La Séléka (mot sango signifiant “coalition”) désigne le rassemblement d’un ensemble de tribus du nord de la Centrafrique, mais aussi situées au nord de l’actuel État centrafricain. Agrégat ethno-religieux pouvant regrouper des tribus antagonistes (Gula et Runga par exemple), la Séléka n’a pas de véritable programme au sens politique du terme. Elle se présente même comme une coalition de rébellion aux intérêtsdivergenst et conflictuels. Le renversement du Président François BOZIZÉ est son seul ciment. Née à l’été 2012 de la greffe de plusieurs forces politiques (cf. infra), la Séléka développe une offensive rapide et victorieuse en direction de Bangui en mars 2013. Le spécialiste de l’Afrique, Bernard LUGAN, inscrit ces agressions venues du Nord dans une tradition plus lointaine de razzias sahélo-soudanienne antérieures à l’histoire coloniale.
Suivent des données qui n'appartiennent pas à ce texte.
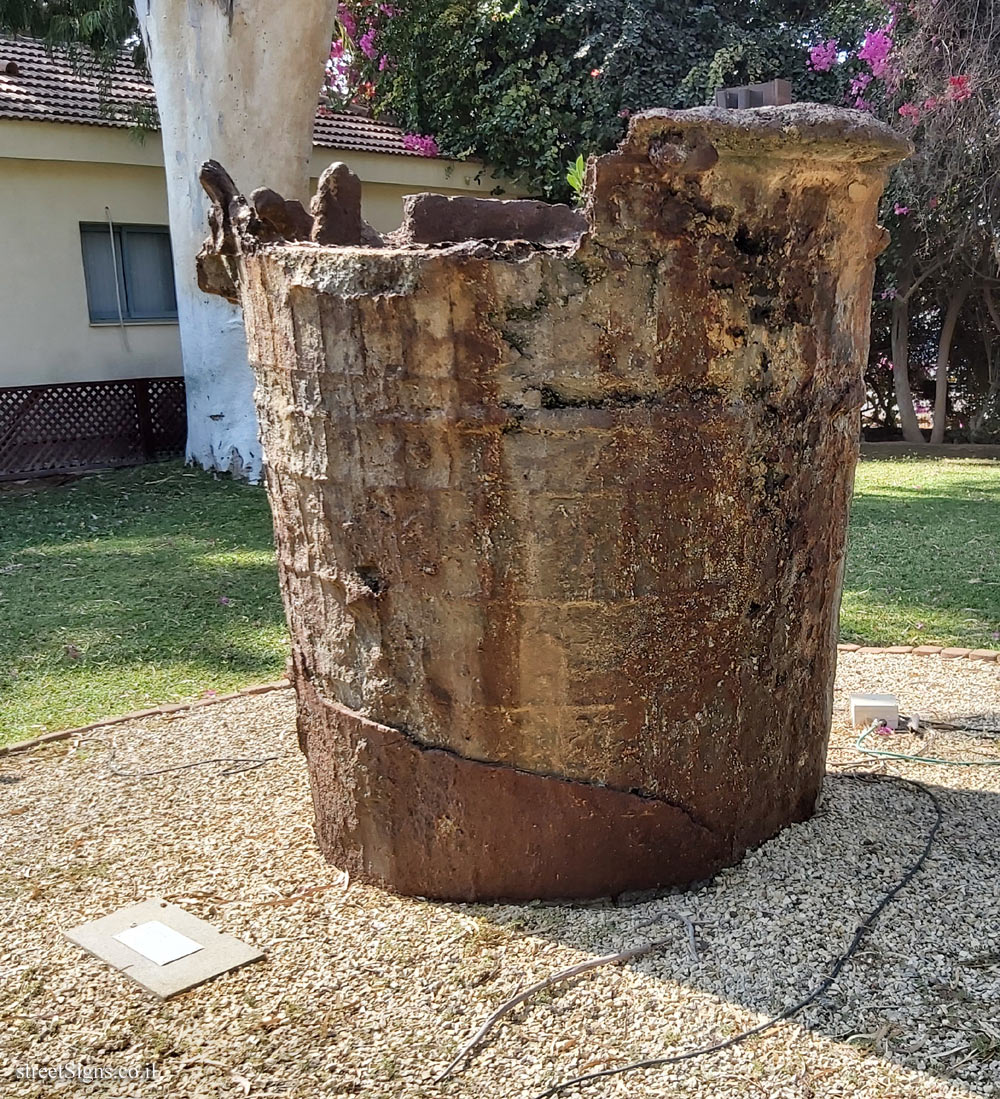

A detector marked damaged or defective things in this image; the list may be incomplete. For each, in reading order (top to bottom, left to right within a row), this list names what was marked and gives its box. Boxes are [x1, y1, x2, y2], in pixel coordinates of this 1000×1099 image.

Après la victoire de Michel DJOTODIA, et nonobstant leur dissolution, les milices de la Séléka (dont les combattants sont en grande majorité musulmans) poursuivent leurs exactions sur la population chrétienne. Composé de brigands et de “coupeurs de route”, de Soudanais et de Tchadiens incontrôlables, ce qui est désormais devenu un phénomène de bandes armées et de seigneurs de guerre, met la Centrafrique dans une situation d’anarchie et de quasi guerre civile, ce qui déclenche l’intervention militaire française Sangaris.

  1. La Convention des Patriotes pour la Justice et la Paix (CPJP) de Noureddine ADAM (ethnie Runga).
  2. L’Union des Forces Démocratiques pour le Rassemblement (UFDR) de Michel DJOTODIA (ethnie Gula).
  3. Le Front Démocratique du Peuple Centrafricain (FDPC) d’Abdoulaye MISKINE (ethnie N’Gama).
  4. La Convention Patriotique pour le Salut du Kodro (CPSK) de Mohamed-Moussa DHAFFANE (ethnie Gula).
  5. L’Alliance pour la Renaissance et la Refondation (A2R), qui reste un mouvement assez mal connu.

 

Logo Sangaris

SOLDATS FRANCAIS TOMBÉS EN CENTRAFRIQUE (2013-)

  1. Soldat de 1ère classe Antoine LE QUINIO, 22 ans, 8e RPIMa (Castres), tombé à Bangui le lundi 9 décembre 2013 – Combat.
  2. Soldat de 1ère classe Nicolas VOKAER, 23 ans, 8e RPIMa (Castres), tombé à Bangui le lundi 9 décembre 2013 – Combat.
  3. Caporal Damien DOLET, 26 ans, RICM (Poitiers), tombé à Bouar le dimanche 23 février 2014 – Accident.